### [Stated goal a]
Reproduce the full passage on working with executive recruiters word for word.

### [Passage given]
========

Here is the Secret to Being on an Executive Recruiters Candidate List – If a Recruiter has three candidates, and they all have the same skill set, the Recruiter will submit the candidate they know personally. Why? Because they know and trust them. And companies expect Recruiters to personally vouch for the candidates they submit. Want to get to the top of a Recruiters candidate list? Help them out with referrals. Check in with them regularly when you DON’T need a job. Stay in touch. Be helpful, and it will get you to the top of the candidate list when you need it.

Recruiters Get People for Jobs, NOT Jobs for People – It is important to understand how the Executive Recruiter makes money. Recruiters are paid to fill jobs, and they are laser focused on it. If they don’t fill their open roles, they don’t eat. They are not career coaches; they are not in a position to figure out your personal situation and fix it. As my race horse trainer used to say, “I have jockeys, I need horses.” If this case, “I have candidates, I need hiring companies and jobs.” It’s not personal. Executive Recruiters Focus on clients (hiring companies), not candidates.

Finding a Job MUST Be a Priority – It’s shocking how many unemployed people are “too busy” to interview. Great way to get a Recruiter to drop you like a bad habit. Remember, YOU need a job, I HAVE a job. YOU need to make yourself available. Make your job search a priority.

========

[Data extracted from a collection]
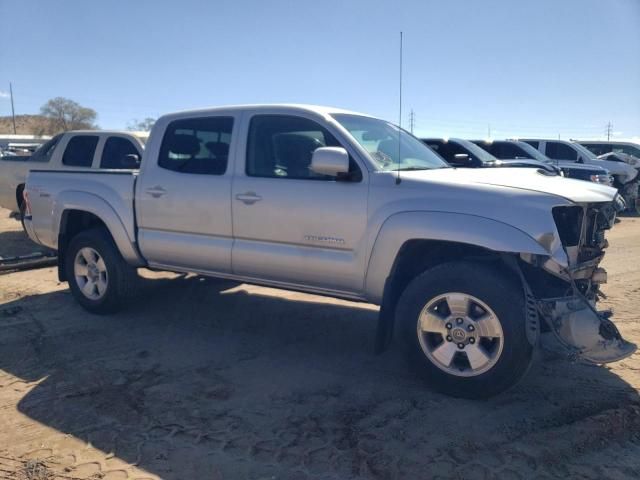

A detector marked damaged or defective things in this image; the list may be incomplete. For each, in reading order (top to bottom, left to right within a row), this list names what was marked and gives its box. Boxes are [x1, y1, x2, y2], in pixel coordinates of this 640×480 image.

damaged front end [520, 194, 636, 364]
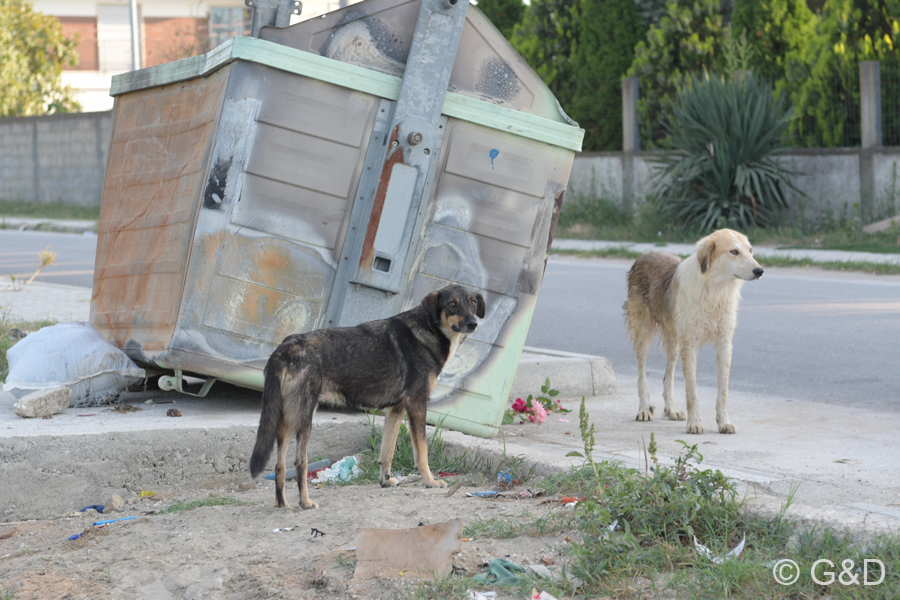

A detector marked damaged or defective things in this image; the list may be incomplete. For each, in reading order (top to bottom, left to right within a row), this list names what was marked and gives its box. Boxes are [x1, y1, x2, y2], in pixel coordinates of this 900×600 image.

rusty dumpster panel [90, 68, 230, 354]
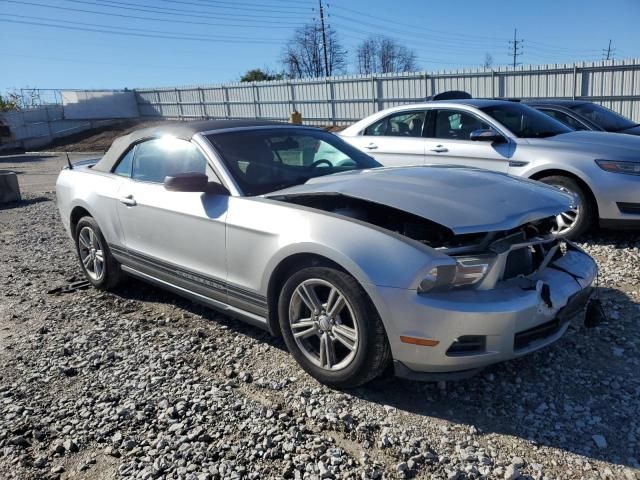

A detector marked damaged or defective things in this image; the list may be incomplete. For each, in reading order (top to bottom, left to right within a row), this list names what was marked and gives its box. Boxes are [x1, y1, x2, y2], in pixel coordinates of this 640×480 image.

damaged hood [268, 166, 572, 235]
front end damage [272, 191, 596, 378]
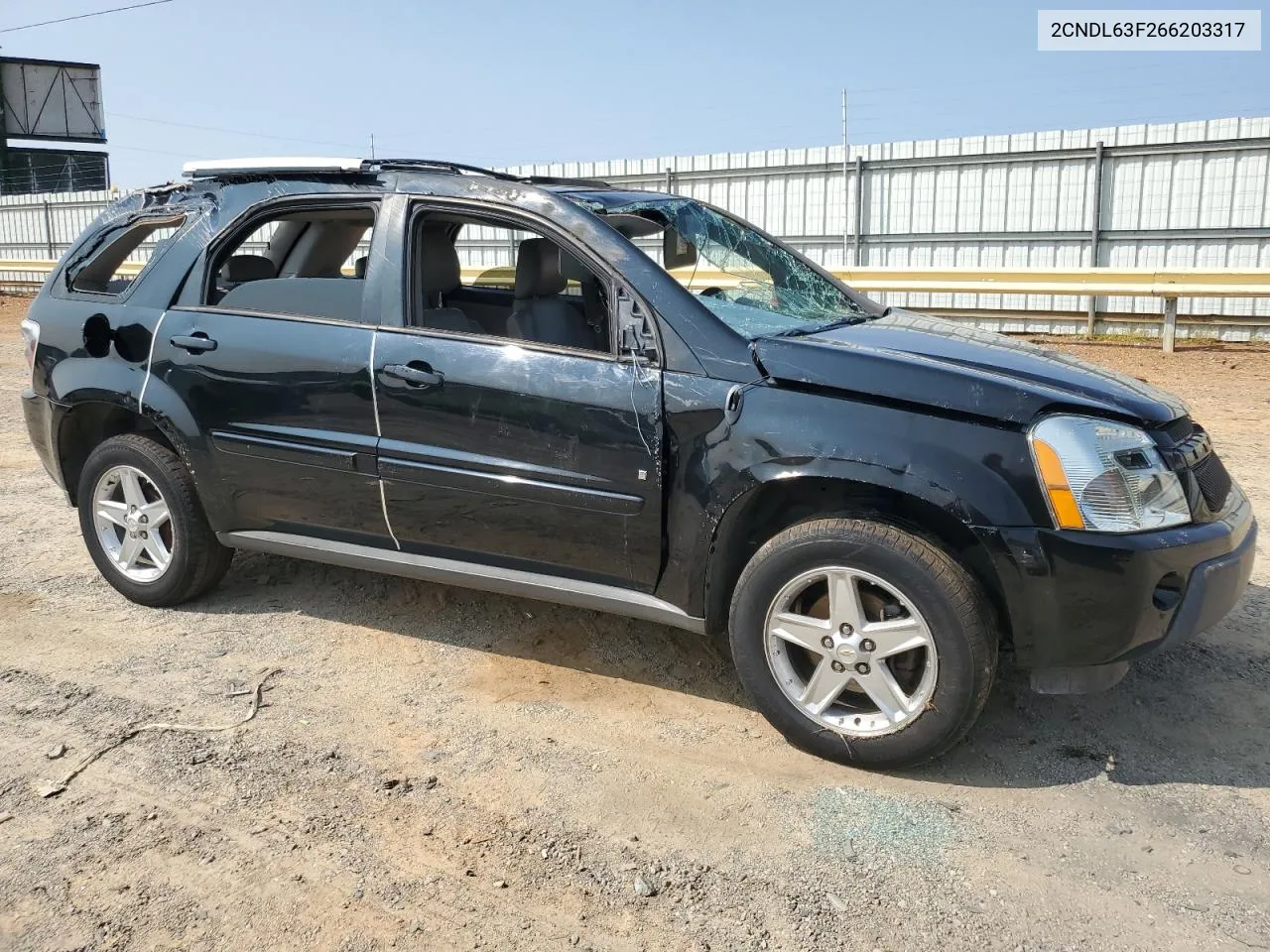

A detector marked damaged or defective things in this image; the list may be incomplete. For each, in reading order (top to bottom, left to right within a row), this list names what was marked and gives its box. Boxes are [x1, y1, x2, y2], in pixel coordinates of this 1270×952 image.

broken side mirror [659, 230, 698, 272]
damaged windshield [564, 193, 873, 339]
broken side mirror [619, 290, 659, 361]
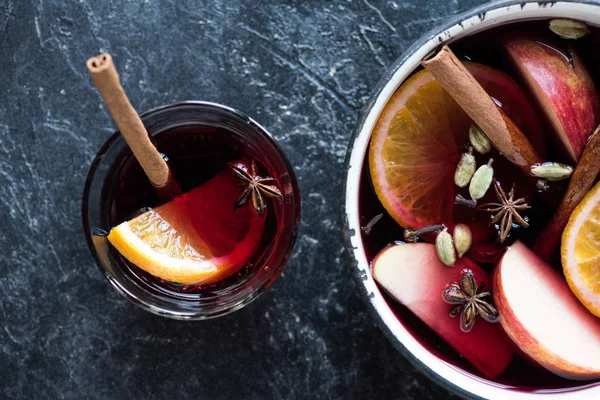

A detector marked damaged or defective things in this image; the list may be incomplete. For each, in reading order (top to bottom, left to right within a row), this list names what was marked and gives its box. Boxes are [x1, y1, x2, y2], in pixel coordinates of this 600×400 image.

chipped enamel rim [344, 0, 600, 400]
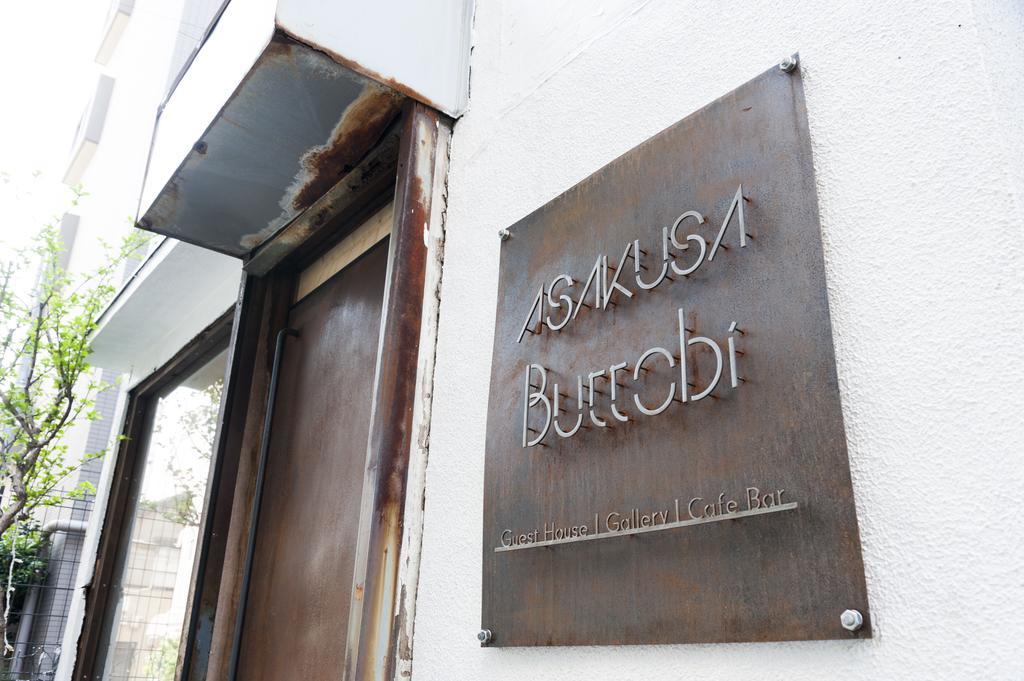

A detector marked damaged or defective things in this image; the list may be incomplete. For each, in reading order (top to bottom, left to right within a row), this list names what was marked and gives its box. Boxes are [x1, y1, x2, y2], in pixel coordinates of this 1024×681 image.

rusty door frame [72, 309, 234, 679]
rusty metal door [234, 241, 387, 675]
rusty door frame [187, 100, 448, 679]
rusty metal sign plaque [483, 62, 868, 643]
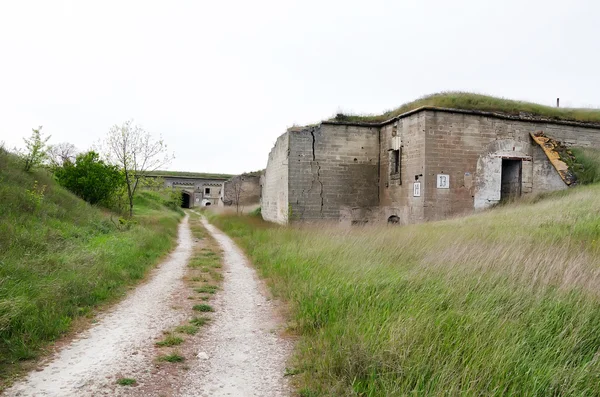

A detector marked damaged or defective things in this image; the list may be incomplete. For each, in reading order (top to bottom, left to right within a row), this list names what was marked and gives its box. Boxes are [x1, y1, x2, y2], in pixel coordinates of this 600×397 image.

cracked concrete wall [262, 132, 290, 223]
cracked concrete wall [288, 124, 380, 220]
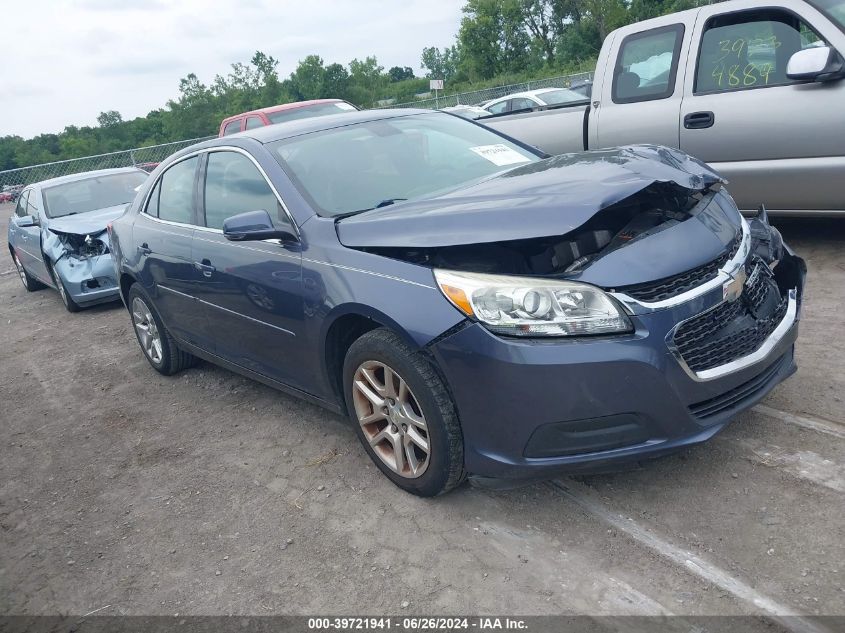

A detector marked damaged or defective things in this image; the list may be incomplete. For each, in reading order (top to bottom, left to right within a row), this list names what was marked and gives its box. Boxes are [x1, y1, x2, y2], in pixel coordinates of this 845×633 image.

crumpled hood [46, 204, 129, 236]
crumpled hood [332, 146, 724, 247]
front-end collision damage [42, 227, 118, 298]
broken headlight assembly [432, 270, 628, 338]
damaged front bumper [428, 215, 804, 476]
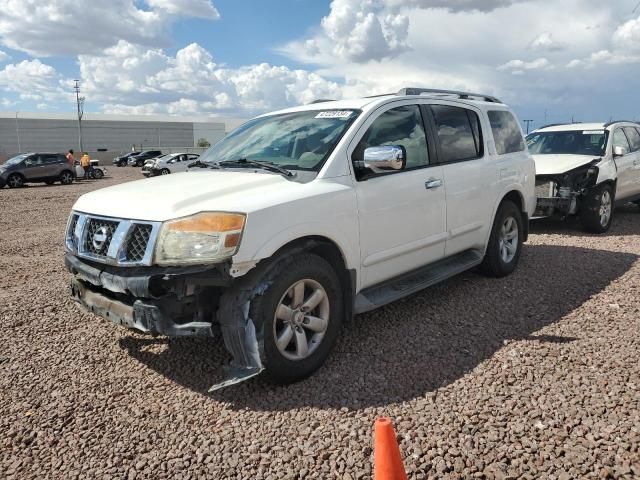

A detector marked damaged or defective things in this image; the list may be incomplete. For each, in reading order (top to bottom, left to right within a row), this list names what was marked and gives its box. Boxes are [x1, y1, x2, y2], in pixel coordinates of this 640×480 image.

damaged white suv [65, 88, 536, 390]
front-end collision damage [532, 158, 604, 217]
damaged white suv [528, 121, 640, 232]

========

### [Stated goal b]
In the rows, begin at the line that has "this 1270×952 image." and stop after the line that has "rusty metal sign plaque [483, 62, 868, 643]". Rewrite those lines with "detector" replaced by "scanner", leaving everything else unchanged and omitting the pictures.

### [Final answer a]
Here is the Secret to Being on an Executive Recruiters Candidate List – If a Recruiter has three candidates, and they all have the same skill set, the Recruiter will submit the candidate they know personally. Why? Because they know and trust them. And companies expect Recruiters to personally vouch for the candidates they submit. Want to get to the top of a Recruiters candidate list? Help them out with referrals. Check in with them regularly when you DON’T need a job. Stay in touch. Be helpful, and it will get you to the top of the candidate list when you need it.

Recruiters Get People for Jobs, NOT Jobs for People – It is important to understand how the Executive Recruiter makes money. Recruiters are paid to fill jobs, and they are laser focused on it. If they don’t fill their open roles, they don’t eat. They are not career coaches; they are not in a position to figure out your personal situation and fix it. As my race horse trainer used to say, “I have jockeys, I need horses.” If this case, “I have candidates, I need hiring companies and jobs.” It’s not personal. Executive Recruiters Focus on clients (hiring companies), not candidates.

Finding a Job MUST Be a Priority – It’s shocking how many unemployed people are “too busy” to interview. Great way to get a Recruiter to drop you like a bad habit. Remember, YOU need a job, I HAVE a job. YOU need to make yourself available. Make your job search a priority.

### [Final answer b]
A scanner marked damaged or defective things in this image; the list may be incomplete. For each, in reading order (top to bottom, left to right within a row), this list names what was marked and gives its box. Boxes are [x1, y1, x2, y2], in pixel coordinates of this 1270×952 image.

broken side mirror [659, 230, 698, 272]
damaged windshield [564, 193, 873, 339]
broken side mirror [619, 290, 659, 361]

A scanner marked damaged or defective things in this image; the list may be incomplete. For each, in reading order (top to bottom, left to right within a row), this list names what was marked and gives its box. Boxes are [x1, y1, x2, y2], in pixel coordinates of this 600×400 image.

chipped enamel rim [344, 0, 600, 400]

A scanner marked damaged or defective things in this image; the list may be incomplete. For each, in reading order (top to bottom, left to right within a row), this list names what was marked and gives its box. Boxes are [x1, y1, x2, y2], in pixel coordinates of this 1024×681 image.

rusty door frame [72, 309, 234, 679]
rusty metal door [234, 241, 387, 675]
rusty door frame [187, 100, 448, 679]
rusty metal sign plaque [483, 62, 868, 643]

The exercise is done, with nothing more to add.